The Lagoon 420’s came equipped with halogen overhead lights in the cabin and cockpit……lots of them. Last year we began switching them over to brighter, energy efficient LED lights. We finished the replacements this month. There were 12 alone in the salon/galley, and a total of 40 to replace. While considering what to put in the cockpit sitting area, where Mark recently built a large drop-leaf table, we wanted something that would provide plenty of light for card games, Mexican Train, reading, relaxing, and of course eating. There are only two lights on the hard bimini ceiling which is 9.7 feet above the cockpit floor. Even putting the brightest LED’s there wouldn’t give us the amount of light we wanted, so Mark built a hanging lamp fixture. We brought home a number of possible “shades” and ended up using a rattan basket. Inside it, Mark mounted an LED dome light with 36 warm white LEDs. We also experimented with various colors and sizes of chains and decided to use a white one. Then we had to decide how high above the table it should hang, which we determined by sitting at the table and raising the fixture until it was above our heads. After all those decisions were made, Mark ran the wires and made the adjustments.

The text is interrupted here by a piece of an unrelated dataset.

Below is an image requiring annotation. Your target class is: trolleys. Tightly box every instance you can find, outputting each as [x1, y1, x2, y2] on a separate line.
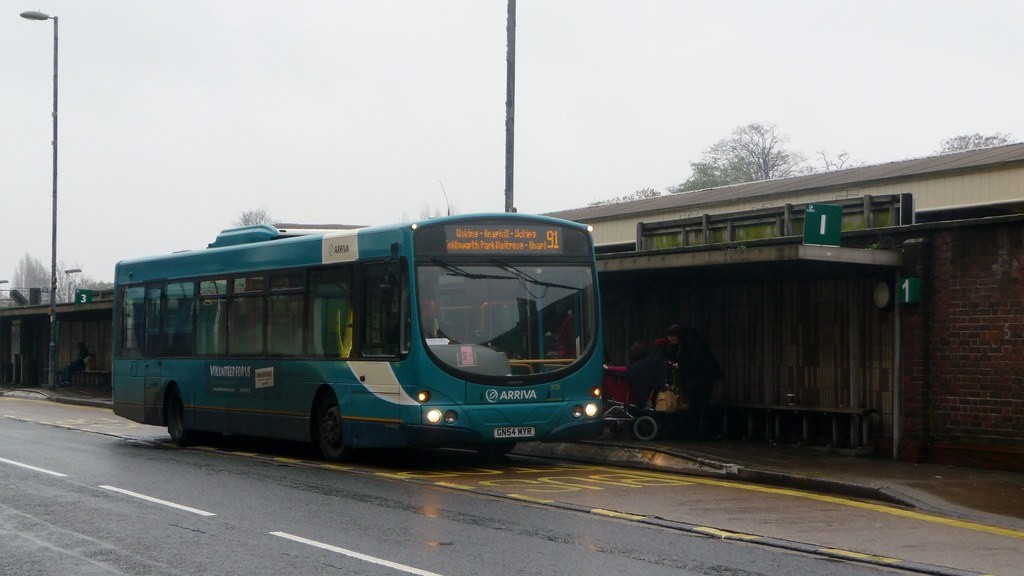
[602, 359, 685, 442]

Now we have plenty of light shining on the table and our choice of blue or white LED’s high on the bimini ceiling. (Red is the preferred color for nighttime sailing because it doesn’t ruin your night vision, but we don’t like the look of red lights in the sitting area and don’t use those lights while sailing in the dark anyway.) We also have several lighting combination choices. We can have the two bimini lights on by themselves in either the blue or white color. Or, we can just have the hanging light turned on. If we want a lot of light we can use the overhead and hanging lights, all combinations made with switches.
Only one problem remains. A hanging lamp on a boat obviously swings whenever the boat rocks. We have a way of tying off the hanging lamp in heavy weather or when sailing, but probably will get used to the swaying while anchored or moored in relatively calm water. Visitors on the boat might get hypnotized if they stare at it for too long, however, because it does tend to swing back and forth and back and forth.